Just months after taking over, Gulliver announced some 30,000 jobs cuts over two years to trim costs by as much as $2.5 billion. In the latest round, as many as 21,000 of the cuts will stem from initiatives such as automation, digital banking and paring administrative roles, according to slides.
Under his plan, the CEO plans to cut risk-weighted assets by about $290 billion, including a reduction at the securities division to less than one third of the group’s RWAs, and target a return on equity of more than 10 percent by 2017. The bank cut its ROE target to 10 percent in February from as much as 15 percent.

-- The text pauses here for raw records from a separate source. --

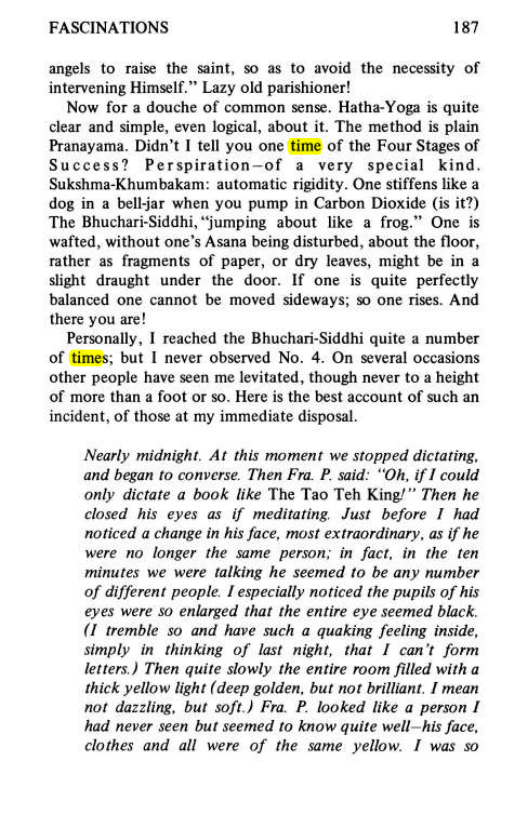 FASCINATIONS 187

angels to raise the saint, so as to avoid the necessity of intervening Himself." Lazy old parishioner!

Now for a douche of common sense. Hatha-Yoga is quite clear and simple, even logical, about it. The method is plain Pranayama. Didn't I tell you one time of the Four Stages of Success? Perspiration—of a very special kind. Sukshma-Khumbakam: automatic rigidity. One stiffens like a dog in a bell-jar when you pump in Carbon Dioxide (is it?) The Bhuchari-Siddhi, "jumping about like a frog." One is wafted, without one's Asana being disturbed, about the floor, rather as fragments of paper, or dry leaves, might be in a slight draught under the door. If one is quite perfectly balanced one cannot be moved sideways; so one rises. And there you are!

Personally, I reached the Bhuchari-Siddhi quite a number of times; but I never observed No. 4. On several occasions other people have seen me levitated, though never to a height of more than a foot or so. Here is the best account of such an incident, of those at my immediate disposal.

Nearly midnight. At this moment we stopped dictating, and began to converse. Then Fra. P. said: "Oh, if I could only dictate a book like The Tao Teh King!" Then he closed his eyes as if meditating. Just before I had noticed a change in his face, most extraordinary, as if he were no longer the same person; in fact, in the ten minutes we were talking he seemed to be any number of different people. I especially noticed the pupils of his eyes were so enlarged that the entire eye seemed black. (I tremble so and have such a quaking feeling inside, simply in thinking of last night, that I can't form letters.) Then quite slowly the entire room filled with a thick yellow light (deep golden, but not brilliant. I mean not dazzling, but soft.) Fra. P. looked like a person I had never seen but seemed to know quite well—his face, clothes and all were of the same yellow. I was so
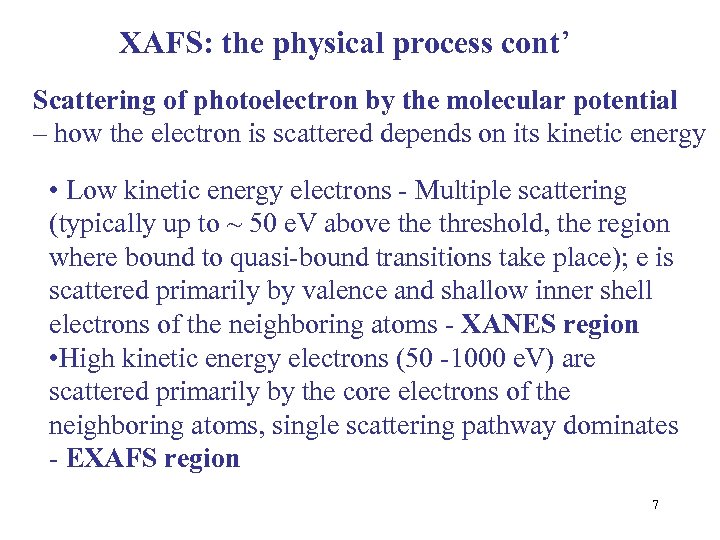 XAFS: the physical process cont’

Scattering of photoelectron by the molecular potential
– how the electron is scattered depends on its kinetic energy

• Low kinetic energy electrons - Multiple scattering (typically up to ~ 50 eV above the threshold, the region where bound to quasi-bound transitions take place); e is scattered primarily by valence and shallow inner shell electrons of the neighboring atoms - XANES region
•High kinetic energy electrons (50 -1000 eV) are scattered primarily by the core electrons of the neighboring atoms, single scattering pathway dominates - EXAFS region

7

In 2014, it had an ROE of 7.3 percent.
The savings program will cost $4 billion to $4.5 billion through 2017, according to the statement.
“We recognize that the world has changed and we need to change with it,” Gulliver said in the statement. “I’m confident that our actions will allow us to capture expected future growth opportunities and deliver further value to shareholders.”
HSBC, founded 150 years ago in Hong Kong, will also sell operations in Turkey and Brazil, while stepping up investment in Asia, expanding asset management and insurance and focusing on places including China’s Pearl River Delta and areas including the internationalization of the yuan.
“Margins are higher” in Asia,’’ said Jonathan Tyce, senior banks analyst at Bloomberg Intelligence in an interview on Bloomberg Television from London on Tuesday. “Everybody’s all over Asia. This is all about improving capital efficiency. You can completely understand the motivation.”
“We recognize that the world has changed and we need to change with it”
With his strategy update, Gulliver is seeking to convince investors that he’s the right man to lead HSBC. At Deutsche Bank AG, Germany’s largest lender, co-CEO Anshu Jain announced his resignation on Sunday, just two months after presenting a strategic update that investors considered too weak.
“Gulliver is not an idiot,” said Chris Wheeler, an analyst at Atlantic Equities in London. “This is quite the opposite to Deutsche Bank as there is tonnes of granularity of where the cost cutting will come, how they’re achieving it and why they’re getting out of countries.”
HSBC has come under pressure to reduce costs and reverse a decline in profit after a year that saw the bank being fined for manipulating currency markets and embroiled in a tax-avoidance scandal in Switzerland.
The bank last week agreed to pay 40 million Swiss francs ($43 million) to close an investigation by Geneva prosecutors into allegations of money laundering at its Swiss private bank.
In February, Gulliver pledged that underperforming units would face “extreme solutions” after full-year earnings fell 17 percent and the lender scrapped four-year-old profitability targets, citing a tougher regulatory environment.
HSBC is among the hardest hit by regulator scrutiny, with the Bank of England forcing the largest lenders to separate their consumer from riskier investment banking activities by 2019. It’s also been hurt by an increasing bank levy, costing lenders about 5.3 billion pounds ($8 billion) over the next five years.
Now domiciled in the U.K., HSBC will complete a headquarters review by year-end, it said.